This is an old revision of the document!
Table of Contents
Pathway Prediction in Batch Mode
Pathway prediction in enviPath can now be performed in batch mode. This feature accepts a .tsv file containing SMILES representations and compound names as input. It processes the file and returns a .tsv output containing the predicted transformation products (TPs) along with relevant metadata. Batch mode is designed to support experimentalists in generation of suspect screening lists, ideal for non-target analysis.
Input requirements
The batch prediction tool requires the following three inputs:
- Input file: A .tsv file containing SMILES strings and compound names, without a header. A template input file can be downloaded here. There is an upper limit of 250 compounds per file. If your input file contains more than 250 compounds, please split it into smaller batches before running the predictions.
- Relative Reasoning model: The relative reasoning model that will be used for the predictions. A default model is pre-selected, but users can also choose a different model if preferred.
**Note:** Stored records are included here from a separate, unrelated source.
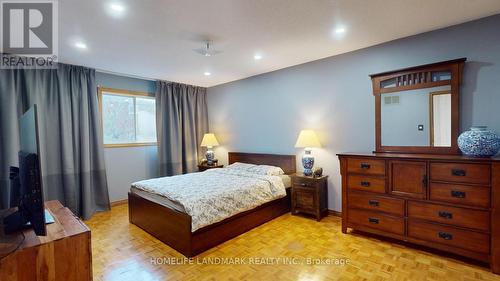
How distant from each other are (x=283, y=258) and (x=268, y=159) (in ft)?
6.87

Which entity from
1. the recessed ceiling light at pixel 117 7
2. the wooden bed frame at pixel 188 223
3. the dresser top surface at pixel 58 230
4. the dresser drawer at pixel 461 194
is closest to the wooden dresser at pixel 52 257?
the dresser top surface at pixel 58 230

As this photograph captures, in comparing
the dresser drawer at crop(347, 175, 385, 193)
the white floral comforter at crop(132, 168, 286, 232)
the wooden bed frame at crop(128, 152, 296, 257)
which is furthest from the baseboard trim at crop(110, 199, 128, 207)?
A: the dresser drawer at crop(347, 175, 385, 193)

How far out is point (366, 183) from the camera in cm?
278

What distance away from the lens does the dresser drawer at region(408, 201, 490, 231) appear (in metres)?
2.13

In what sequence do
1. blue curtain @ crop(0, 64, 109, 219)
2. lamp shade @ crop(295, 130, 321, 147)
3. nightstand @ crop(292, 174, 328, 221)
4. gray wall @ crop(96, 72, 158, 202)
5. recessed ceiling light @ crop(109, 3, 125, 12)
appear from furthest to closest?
gray wall @ crop(96, 72, 158, 202)
lamp shade @ crop(295, 130, 321, 147)
nightstand @ crop(292, 174, 328, 221)
blue curtain @ crop(0, 64, 109, 219)
recessed ceiling light @ crop(109, 3, 125, 12)

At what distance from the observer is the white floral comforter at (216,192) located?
256 centimetres

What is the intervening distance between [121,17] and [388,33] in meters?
2.88

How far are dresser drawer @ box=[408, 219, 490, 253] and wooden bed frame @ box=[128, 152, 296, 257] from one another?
5.59ft

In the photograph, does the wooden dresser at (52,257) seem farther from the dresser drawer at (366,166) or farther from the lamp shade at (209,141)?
the lamp shade at (209,141)

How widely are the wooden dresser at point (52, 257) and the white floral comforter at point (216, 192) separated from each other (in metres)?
1.11

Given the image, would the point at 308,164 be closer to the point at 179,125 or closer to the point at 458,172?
A: the point at 458,172

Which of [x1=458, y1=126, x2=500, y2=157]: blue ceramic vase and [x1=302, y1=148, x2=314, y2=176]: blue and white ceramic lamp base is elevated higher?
[x1=458, y1=126, x2=500, y2=157]: blue ceramic vase

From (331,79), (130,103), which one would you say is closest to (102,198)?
(130,103)

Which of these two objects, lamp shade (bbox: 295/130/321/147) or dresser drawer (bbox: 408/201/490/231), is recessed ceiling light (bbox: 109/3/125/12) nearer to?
lamp shade (bbox: 295/130/321/147)
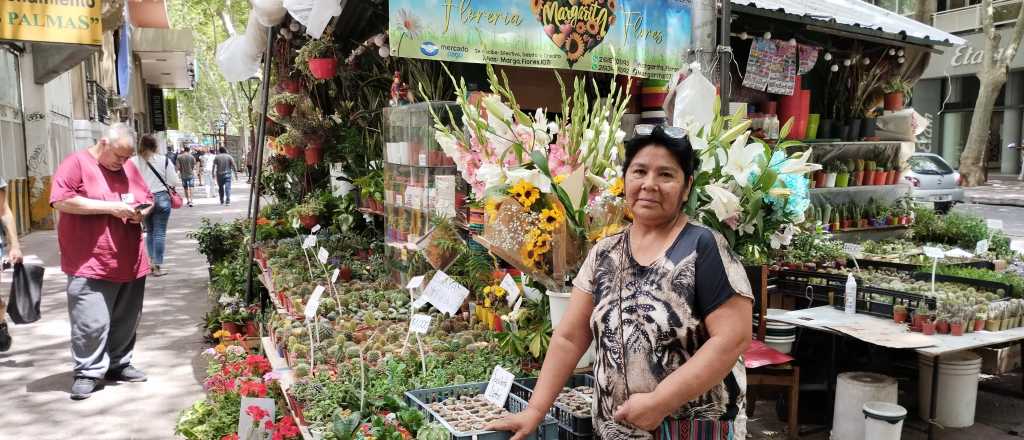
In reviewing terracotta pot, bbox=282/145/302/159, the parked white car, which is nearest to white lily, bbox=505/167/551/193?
terracotta pot, bbox=282/145/302/159

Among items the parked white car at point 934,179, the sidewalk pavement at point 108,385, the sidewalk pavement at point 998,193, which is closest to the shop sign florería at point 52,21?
the sidewalk pavement at point 108,385

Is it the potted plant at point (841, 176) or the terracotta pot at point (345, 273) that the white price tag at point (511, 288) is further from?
the potted plant at point (841, 176)

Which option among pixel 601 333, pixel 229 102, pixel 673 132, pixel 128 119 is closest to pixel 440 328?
pixel 601 333

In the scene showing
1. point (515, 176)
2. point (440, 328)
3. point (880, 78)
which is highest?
point (880, 78)

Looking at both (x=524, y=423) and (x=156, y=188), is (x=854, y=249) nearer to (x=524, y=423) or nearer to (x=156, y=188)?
(x=524, y=423)

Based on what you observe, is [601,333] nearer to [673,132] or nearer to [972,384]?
[673,132]

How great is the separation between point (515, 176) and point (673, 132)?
973mm

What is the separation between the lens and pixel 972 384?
15.4ft

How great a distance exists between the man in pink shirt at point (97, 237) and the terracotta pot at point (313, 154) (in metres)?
2.39

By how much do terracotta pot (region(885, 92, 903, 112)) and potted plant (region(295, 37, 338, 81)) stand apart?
7.27 m

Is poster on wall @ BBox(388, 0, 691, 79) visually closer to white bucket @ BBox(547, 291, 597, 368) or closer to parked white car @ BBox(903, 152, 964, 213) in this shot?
white bucket @ BBox(547, 291, 597, 368)

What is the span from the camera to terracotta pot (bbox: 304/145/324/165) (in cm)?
761

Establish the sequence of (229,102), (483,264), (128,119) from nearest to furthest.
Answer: (483,264)
(128,119)
(229,102)

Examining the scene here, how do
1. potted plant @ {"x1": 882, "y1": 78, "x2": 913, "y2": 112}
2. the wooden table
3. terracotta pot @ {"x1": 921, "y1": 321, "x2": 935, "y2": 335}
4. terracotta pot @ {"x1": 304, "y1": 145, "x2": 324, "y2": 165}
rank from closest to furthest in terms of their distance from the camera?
the wooden table
terracotta pot @ {"x1": 921, "y1": 321, "x2": 935, "y2": 335}
terracotta pot @ {"x1": 304, "y1": 145, "x2": 324, "y2": 165}
potted plant @ {"x1": 882, "y1": 78, "x2": 913, "y2": 112}
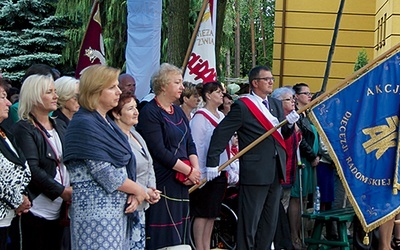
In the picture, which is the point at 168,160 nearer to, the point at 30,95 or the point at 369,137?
the point at 30,95

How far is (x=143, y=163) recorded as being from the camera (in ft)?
19.2

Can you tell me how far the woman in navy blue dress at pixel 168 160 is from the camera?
6645mm

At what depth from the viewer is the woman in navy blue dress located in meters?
6.64

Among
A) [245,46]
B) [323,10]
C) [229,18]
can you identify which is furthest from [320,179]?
[245,46]

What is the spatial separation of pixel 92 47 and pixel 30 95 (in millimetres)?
3918

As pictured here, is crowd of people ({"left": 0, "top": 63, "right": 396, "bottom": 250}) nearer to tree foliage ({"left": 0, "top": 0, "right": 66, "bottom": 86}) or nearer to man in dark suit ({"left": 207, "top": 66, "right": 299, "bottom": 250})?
man in dark suit ({"left": 207, "top": 66, "right": 299, "bottom": 250})

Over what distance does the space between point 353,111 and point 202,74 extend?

- Number of transformation products (TPs): The maximum number of TPs to predict per input compound. The default value is set to 30 TPs per compound, but users can choose any number between 1 and 50.
Algorithm Description
The batch mode uses a greedy-search algorithm where:
- Compounds are represented as Nodes
- Biotransformation reactions are represented as edges, each assigned a weight corresponding to the predicted probability of the reaction occurring, based on available data and competing reaction pathways.
The probability of a reaction (p_edge) is obtained from the machine learning-based relative reasoning algorithm.
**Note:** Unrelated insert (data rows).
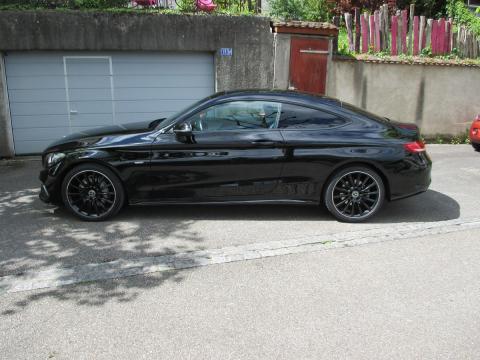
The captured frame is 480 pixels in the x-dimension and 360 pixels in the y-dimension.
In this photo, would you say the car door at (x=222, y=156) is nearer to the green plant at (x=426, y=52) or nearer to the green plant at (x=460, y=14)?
the green plant at (x=426, y=52)

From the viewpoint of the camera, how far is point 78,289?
3.92 meters

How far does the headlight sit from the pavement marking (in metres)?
1.61

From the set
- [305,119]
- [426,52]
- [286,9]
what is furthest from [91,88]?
[426,52]

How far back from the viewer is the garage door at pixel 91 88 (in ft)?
30.9

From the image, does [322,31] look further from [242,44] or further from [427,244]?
[427,244]

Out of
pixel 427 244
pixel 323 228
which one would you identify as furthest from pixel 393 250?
pixel 323 228

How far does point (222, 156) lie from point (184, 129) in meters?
0.54

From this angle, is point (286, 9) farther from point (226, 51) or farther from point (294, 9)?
point (226, 51)

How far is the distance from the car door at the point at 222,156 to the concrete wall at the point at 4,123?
5.47m

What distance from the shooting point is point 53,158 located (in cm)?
546

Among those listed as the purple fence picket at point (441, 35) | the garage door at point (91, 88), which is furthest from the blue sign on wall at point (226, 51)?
the purple fence picket at point (441, 35)

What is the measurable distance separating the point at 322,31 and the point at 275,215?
6003 mm

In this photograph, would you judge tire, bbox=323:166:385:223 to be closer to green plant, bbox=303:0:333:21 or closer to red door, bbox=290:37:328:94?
red door, bbox=290:37:328:94

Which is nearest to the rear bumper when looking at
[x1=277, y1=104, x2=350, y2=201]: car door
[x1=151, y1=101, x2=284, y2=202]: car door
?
[x1=277, y1=104, x2=350, y2=201]: car door
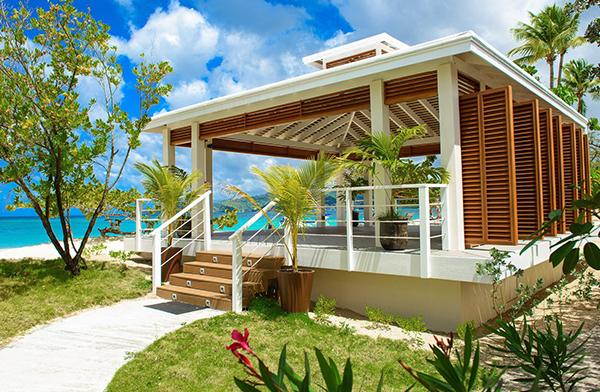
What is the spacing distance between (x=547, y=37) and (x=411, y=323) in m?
24.4

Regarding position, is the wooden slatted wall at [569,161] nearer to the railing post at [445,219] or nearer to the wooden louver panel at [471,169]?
the wooden louver panel at [471,169]

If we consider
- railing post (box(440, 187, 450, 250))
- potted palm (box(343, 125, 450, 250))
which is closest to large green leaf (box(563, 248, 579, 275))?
potted palm (box(343, 125, 450, 250))

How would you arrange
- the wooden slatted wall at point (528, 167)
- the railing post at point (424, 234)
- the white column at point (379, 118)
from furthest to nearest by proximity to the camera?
the white column at point (379, 118), the wooden slatted wall at point (528, 167), the railing post at point (424, 234)

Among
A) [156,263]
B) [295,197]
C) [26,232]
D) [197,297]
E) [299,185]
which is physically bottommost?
[26,232]

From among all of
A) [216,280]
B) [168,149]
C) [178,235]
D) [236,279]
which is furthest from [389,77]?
[168,149]

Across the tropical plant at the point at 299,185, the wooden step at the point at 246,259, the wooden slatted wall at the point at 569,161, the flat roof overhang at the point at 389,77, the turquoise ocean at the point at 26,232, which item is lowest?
the turquoise ocean at the point at 26,232

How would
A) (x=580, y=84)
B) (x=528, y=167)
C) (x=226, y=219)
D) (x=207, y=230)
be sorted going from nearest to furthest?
(x=528, y=167)
(x=207, y=230)
(x=226, y=219)
(x=580, y=84)

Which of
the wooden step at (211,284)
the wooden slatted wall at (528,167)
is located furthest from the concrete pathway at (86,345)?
the wooden slatted wall at (528,167)

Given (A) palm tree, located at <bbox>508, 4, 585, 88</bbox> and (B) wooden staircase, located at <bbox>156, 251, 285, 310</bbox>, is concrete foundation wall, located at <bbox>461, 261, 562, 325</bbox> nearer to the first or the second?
(B) wooden staircase, located at <bbox>156, 251, 285, 310</bbox>

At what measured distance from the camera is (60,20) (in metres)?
7.39

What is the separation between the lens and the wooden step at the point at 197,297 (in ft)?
19.7

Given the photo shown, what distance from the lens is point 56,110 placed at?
688 centimetres

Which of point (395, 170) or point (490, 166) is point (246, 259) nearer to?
point (395, 170)

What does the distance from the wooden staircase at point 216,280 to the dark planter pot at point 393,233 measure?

The probability of a child node generated during pathway search, also known as the combined probability, is determined based on the probability of the parent node and the reaction probability, as illustrated in the below figure.
All transformation products (TPs) resulting from reactions with a probability greater than zero are stored in a priority queue, ordered in descending order based on their combined probability. The greedy algorithm makes a locally optimal decision at each step by always expanding the node with the highest combined probability first.
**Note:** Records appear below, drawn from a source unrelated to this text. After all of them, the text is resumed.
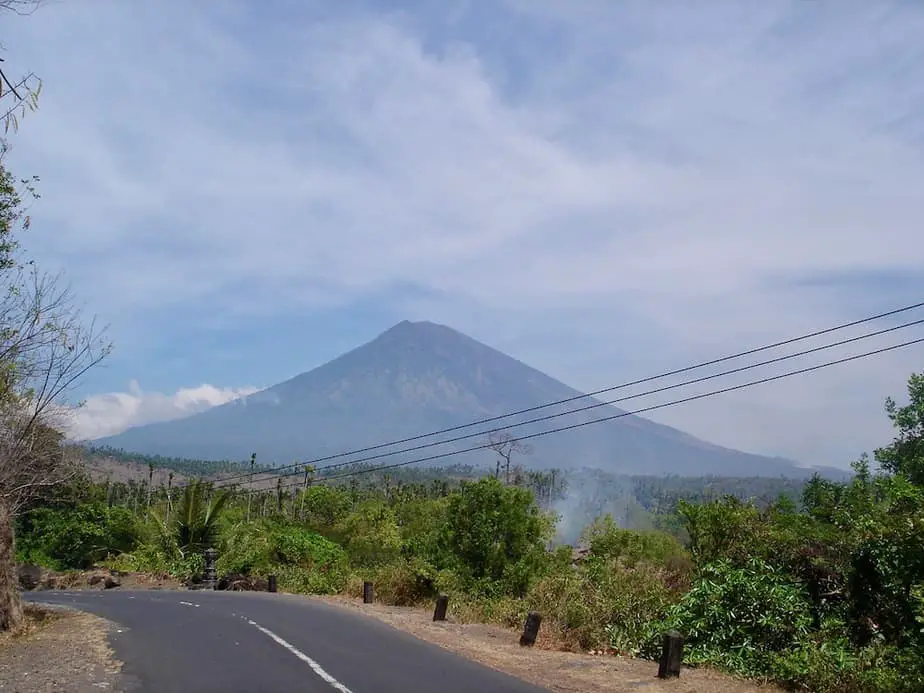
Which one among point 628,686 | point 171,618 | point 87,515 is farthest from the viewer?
point 87,515

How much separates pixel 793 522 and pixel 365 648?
309 inches

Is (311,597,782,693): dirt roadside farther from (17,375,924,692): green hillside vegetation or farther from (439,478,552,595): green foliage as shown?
(439,478,552,595): green foliage

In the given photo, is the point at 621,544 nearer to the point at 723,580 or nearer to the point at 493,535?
the point at 493,535

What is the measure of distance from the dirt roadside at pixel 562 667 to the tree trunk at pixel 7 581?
7555 mm

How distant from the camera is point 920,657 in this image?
379 inches

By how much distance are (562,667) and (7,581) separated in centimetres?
1107

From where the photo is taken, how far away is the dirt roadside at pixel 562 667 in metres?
10.4

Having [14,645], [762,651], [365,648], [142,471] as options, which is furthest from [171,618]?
[142,471]

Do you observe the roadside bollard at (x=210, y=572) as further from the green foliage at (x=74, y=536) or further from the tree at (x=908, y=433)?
the tree at (x=908, y=433)

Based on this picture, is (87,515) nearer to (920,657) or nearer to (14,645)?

Pathway exploration continues until either the user-defined threshold for the number of TPs is reached, or there are no more TPs remaining in the priority queue to expand.
In some cases, compounds may have fewer predicted TPs than the user-defined threshold, or no TPs predicted at all. This can happen for either of the following reasons:
- No applicable transformation rules were available beyond a certain point, causing the pathway search to stop.
- The probabilities for all predicted transformation products were zero, preventing further expansion.